The biggest deal thus far on Catch-Up Monday is the issuance of the report compiled by the law firm of King & Spalding commissioned by the Paterno Family (see Sue’s letter to lettermen), which critiques and impugns the Freeh Report. My irreverent post title is not an attempt to demean the efforts that resulted in the document entitled “Critique of the Freeh Report: The Rush to Injustice Regarding Joe Paterno”, which since its publication yesterday has been referred to colloquially as the Sollers Report and the Paterno Report; nevertheless, I can’t get the image of dueling reports out of my twisted brain — I have to wonder whether Louis Freeh will counter this report with another formal report that invalidates its findings. The page count thus far between the two existing reports has topped five hundred. The report pissing contest has indeed commenced.

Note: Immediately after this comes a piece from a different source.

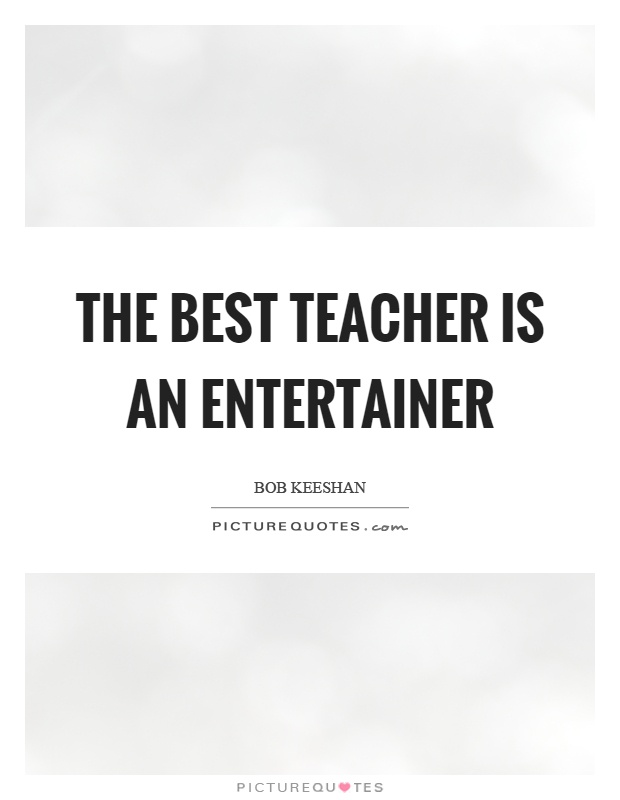 The best teacher is an entertainer Picture Quote #1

“Rank speculation. Innuendo. Subjective opinions. This rhetoric, not objective facts and evidence, forms the core of the Freeh report’s conclusions regarding Joe Paterno.” —The Rush to Injustice Regarding Joe Paterno
Wick Sollers, Managing Partner of the Washington D.C. office of the law firm of King & Spalding, is the Paterno Family’s attorney, whom they chose to coordinate an investigation of the notorious Freeh Report. The Freeh Report has been impugned, maligned, and assailed since the day it was first released, due to its many inconsistencies, shoddy investigative procedures, and improperly derived conclusions, yet it was never questioned by the Penn State Board of Trustees, who commissioned it. Furthermore, it served as the basis for the NCAA’s draconian sanctions levied against the University. With such far-reaching consequences in mind, it is remarkable that the Board of Trustees merely accepted the report, leading many to believe that the BoT essentially paid Freeh to corroborate a version of a story that the BoT previously subscribed to.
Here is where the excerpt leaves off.